EXERCISE INSTRUCTIONS: In the entries below, find the line with "Mort à 59 ans" and the line with "A Look at Chater Lea's New 1x and 2x Cranks"; reproduce those two lines and all lines between them exactly, without pictures.

INPUT:

--------------------------------

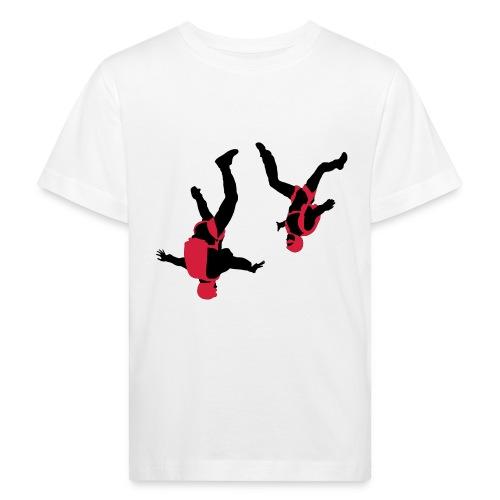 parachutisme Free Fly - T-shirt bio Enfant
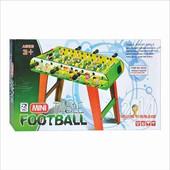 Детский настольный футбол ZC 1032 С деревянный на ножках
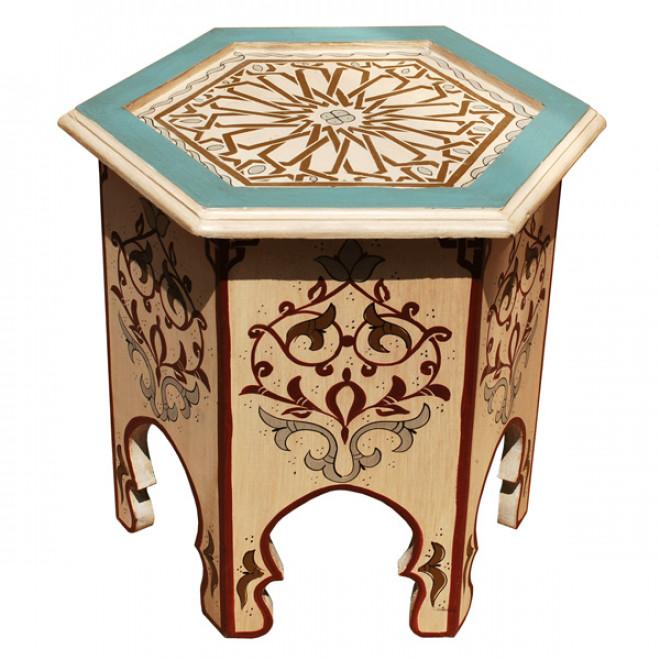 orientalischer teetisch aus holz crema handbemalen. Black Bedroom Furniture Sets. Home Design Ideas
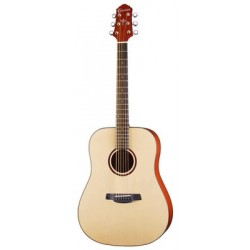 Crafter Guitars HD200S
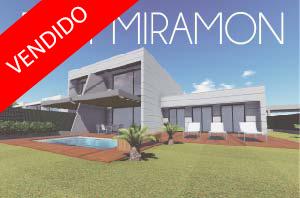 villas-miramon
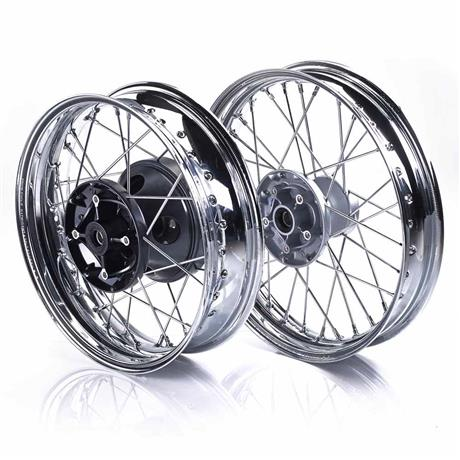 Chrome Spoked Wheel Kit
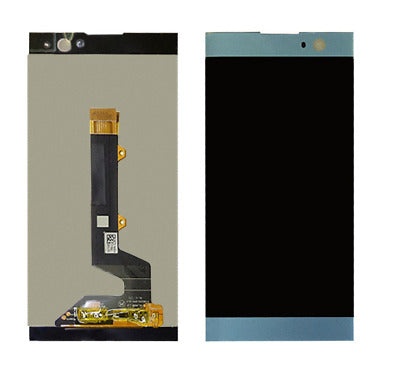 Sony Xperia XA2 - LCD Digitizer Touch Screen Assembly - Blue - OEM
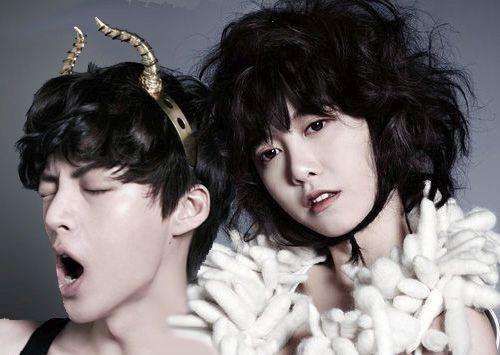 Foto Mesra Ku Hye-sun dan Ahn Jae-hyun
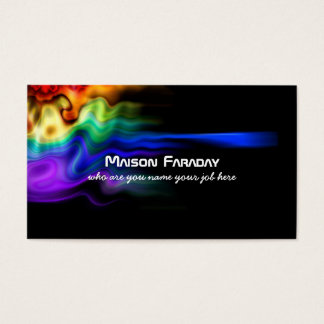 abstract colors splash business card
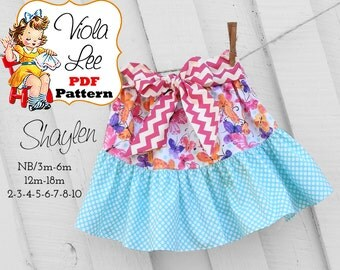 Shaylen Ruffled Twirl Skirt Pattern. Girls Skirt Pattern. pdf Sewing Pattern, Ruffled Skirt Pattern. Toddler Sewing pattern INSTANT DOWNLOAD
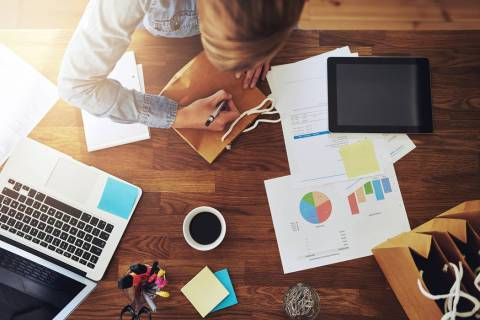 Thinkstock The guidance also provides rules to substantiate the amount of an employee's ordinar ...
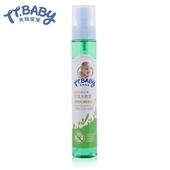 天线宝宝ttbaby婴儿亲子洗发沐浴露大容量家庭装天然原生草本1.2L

--------------------------------

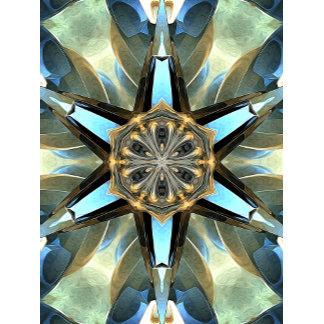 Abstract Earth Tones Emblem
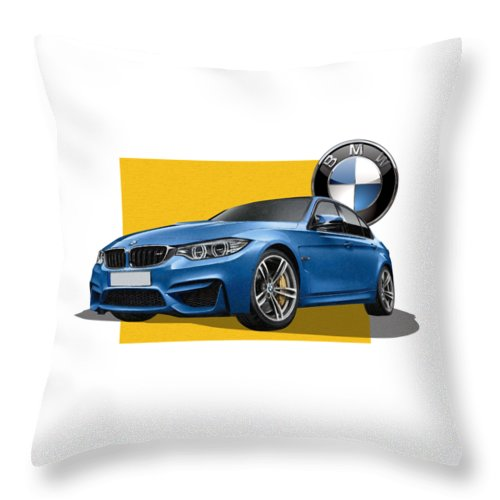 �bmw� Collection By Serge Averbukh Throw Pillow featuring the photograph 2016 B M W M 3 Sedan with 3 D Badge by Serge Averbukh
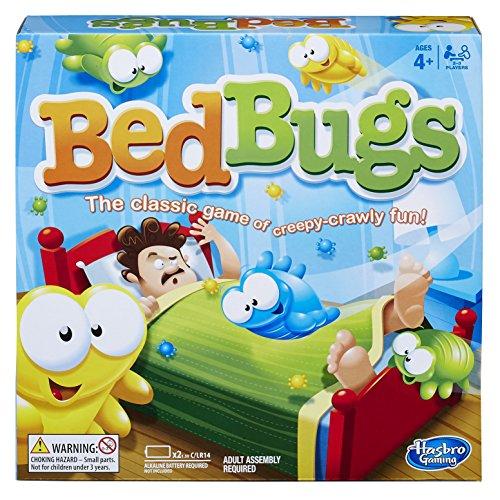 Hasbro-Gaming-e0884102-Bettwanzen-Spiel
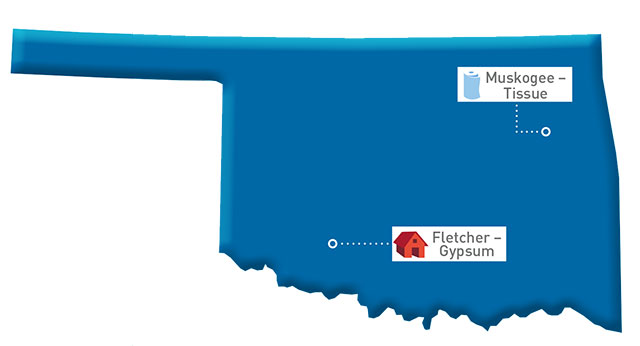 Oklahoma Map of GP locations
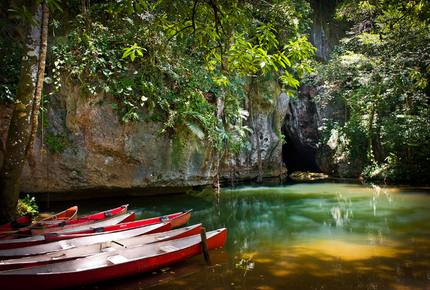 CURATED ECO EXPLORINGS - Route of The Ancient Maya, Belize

--------------------------------

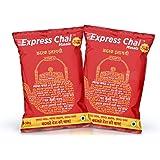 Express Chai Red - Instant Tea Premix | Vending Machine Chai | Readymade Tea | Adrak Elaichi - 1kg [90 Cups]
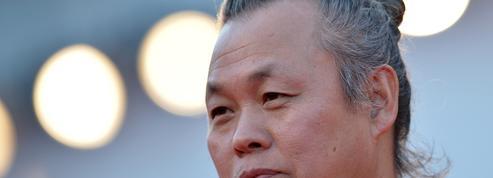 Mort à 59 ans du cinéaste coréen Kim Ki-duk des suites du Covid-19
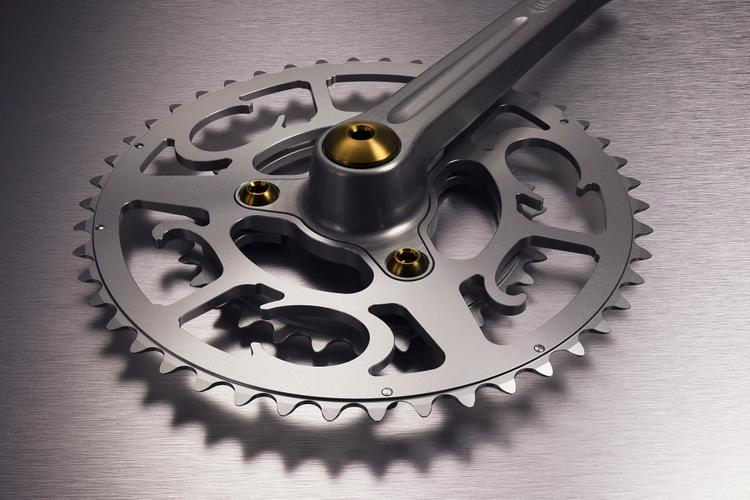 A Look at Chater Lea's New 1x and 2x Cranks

--------------------------------

WRITTEN ANSWER:
 Mort à 59 ans du cinéaste coréen Kim Ki-duk des suites du Covid-19
 A Look at Chater Lea's New 1x and 2x Cranks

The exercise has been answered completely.